Whether a delay in the Jan. 1, 2018, applicability dates of the provision of the Best Interest Contract Exemption, Principal Transactions Exemption and amendments to Prohibited Transaction 84-24 reduce the burden on advisors, and if so whether such a delay would carry any risk?
Does the rule and the prohibited transactions exemptions properly balance the risk to consumers of receiving investment advice while protecting them from conflicts of interest?
Do the incremental costs of additional exemption conditions exceed the benefits and if so, at what cost?
What happens to compliance incentives if regulators eliminate contractual requirements of the BIC Exemption and the Principal Transactions Exemption?
Are there any marketplace innovations that may mitigate or remove potential conflicts of interest for advisors?
How would advisors be compensated for selling fee-based annuities? Would compensation come directly and only from the customer? Would advisors also benefit from insurer overrides? Would fee-based annuities different from commission-based annuities?
Could the DOL base a streamlined exemption on a model set of policies and procedures suggested by advisory firms?
Would a more streamlined exemption process encourage advisory firms to offer more input regarding the design of a model set of policies?

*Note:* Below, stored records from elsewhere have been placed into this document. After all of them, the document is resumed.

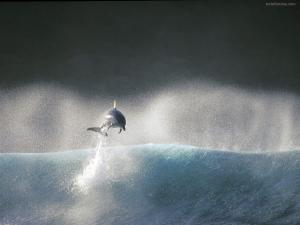 Dolphin jumping over a wave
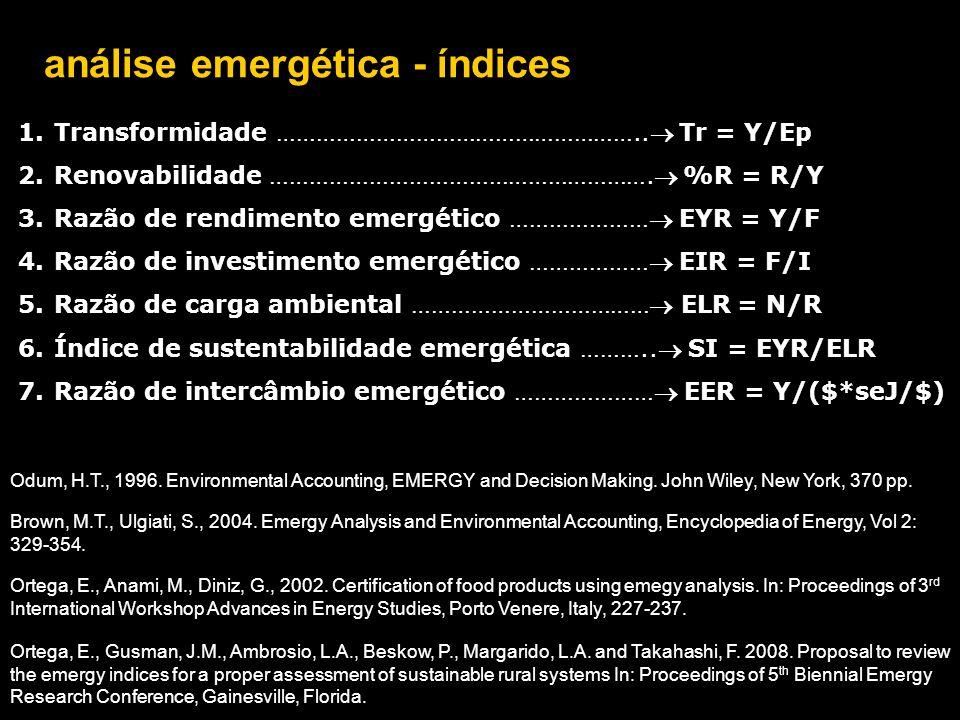 análise emergética - índices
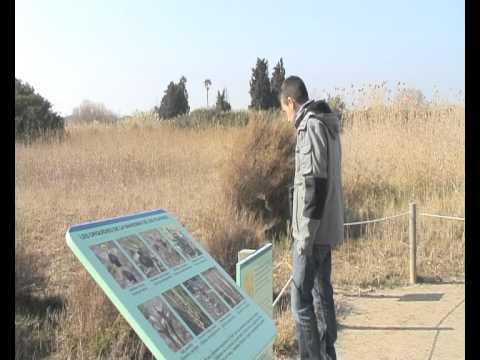 Las zonas en peligro de extinción del delta del Llobregat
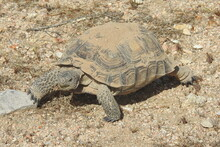 Desert Tortoise, Mojave Desert, California. This Amazing Reptile Emerged From Her Burrow, Ready To Eat.  She Munched On Patches Of Desert Grass Protruding From The Pebbles Of Sand.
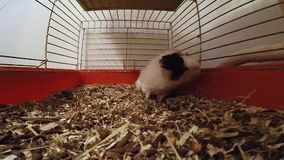 Guinea pig in a cage.  stock video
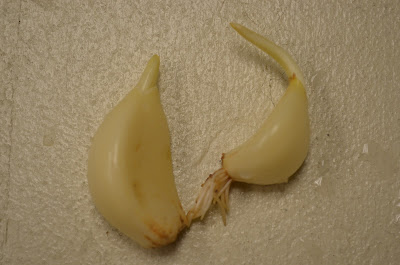 how to stop garlic from sprouting
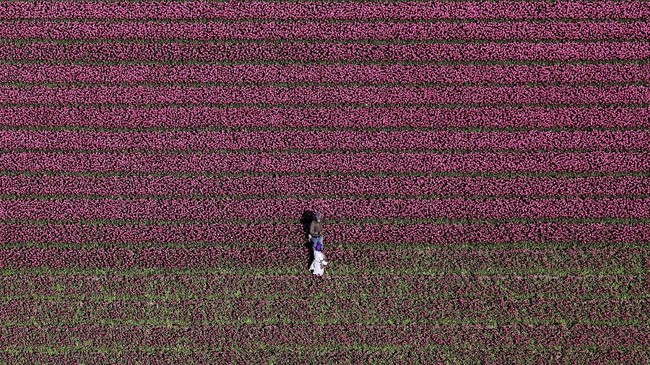 Pemandangan kebun Bunga Tulip di Creil,Belanda. (REUTERS/Yves Herman)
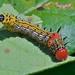 Red-humped Caterpillar (Schizura concinna)
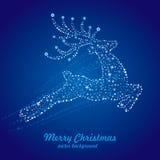 cerfs communs et étoile de Noël Image libre de droits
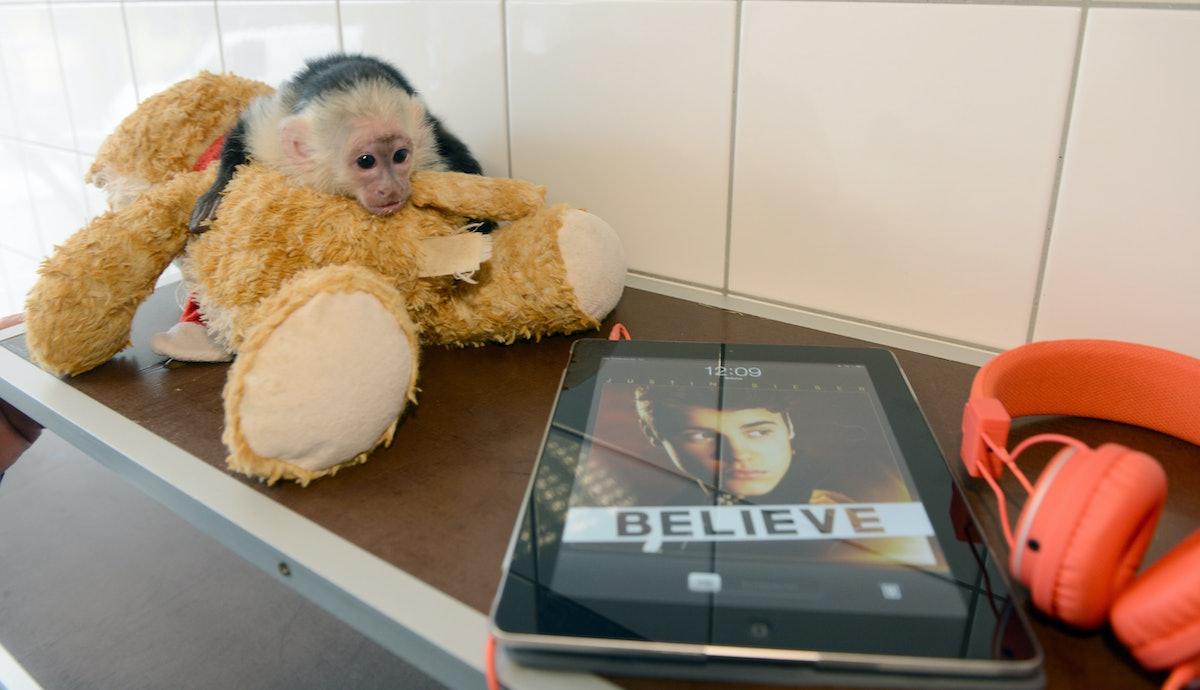 Justin Bieber's monkey at animal shelter in Munich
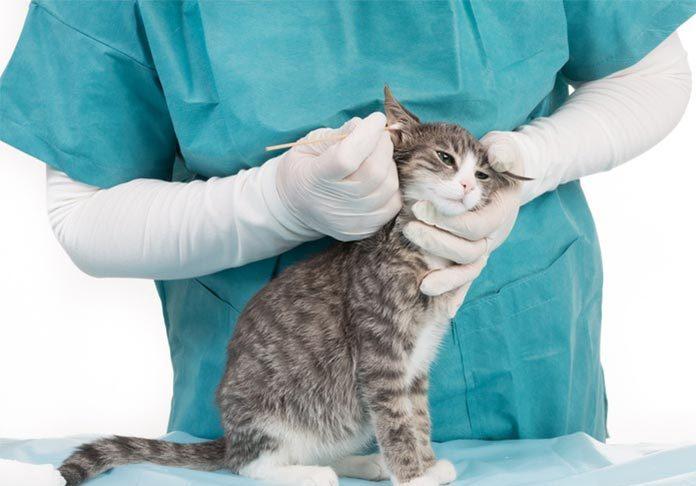 gale du chat traitement et symptomes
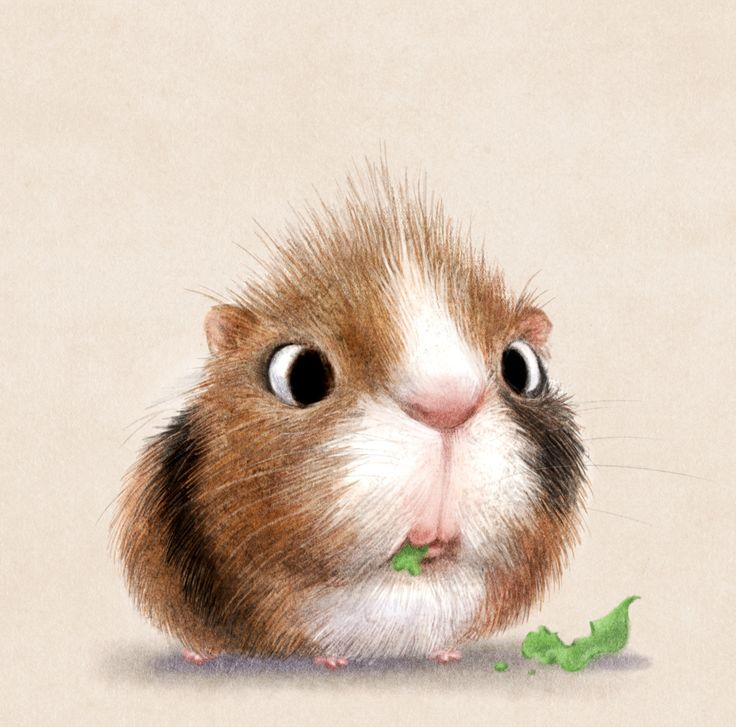 I've stumbled upon some Overwhelmingly Cute Animal Illustrations by Sydney Hanson. Their cuteness will surely melt your tiny little hearts.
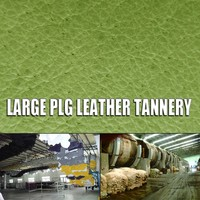soft genuine embossed sheep skin salted raw sheep skin pig leather hide chinchilla style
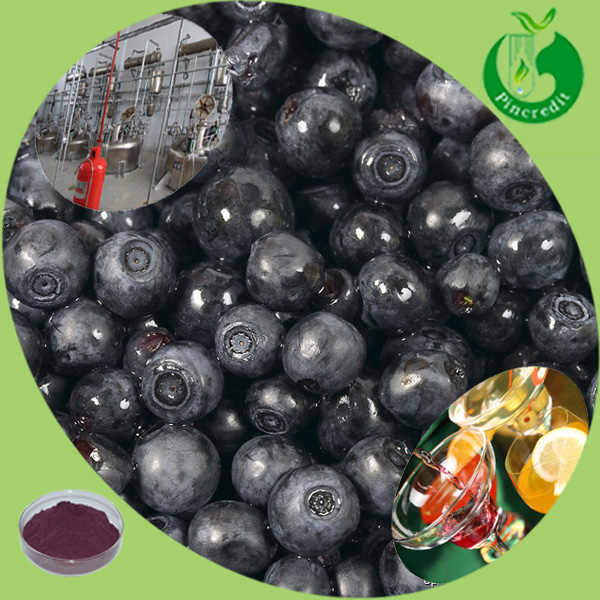 GMP Factory supply high quality 100% natural super Acai berry juice powder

If the DOL provided insurance marketing organizations with a “financial institution” class exemption, would this facilitate advice regarding all types of annuities? Would it be better to expand the definition of a financial institution or would it be better to expand the types of annuities covered under 84-24?
InsuranceNewsNet Senior Writer Cyril Tuohy has covered the financial services industry for more than 15 years. Cyril may be reached at [email protected]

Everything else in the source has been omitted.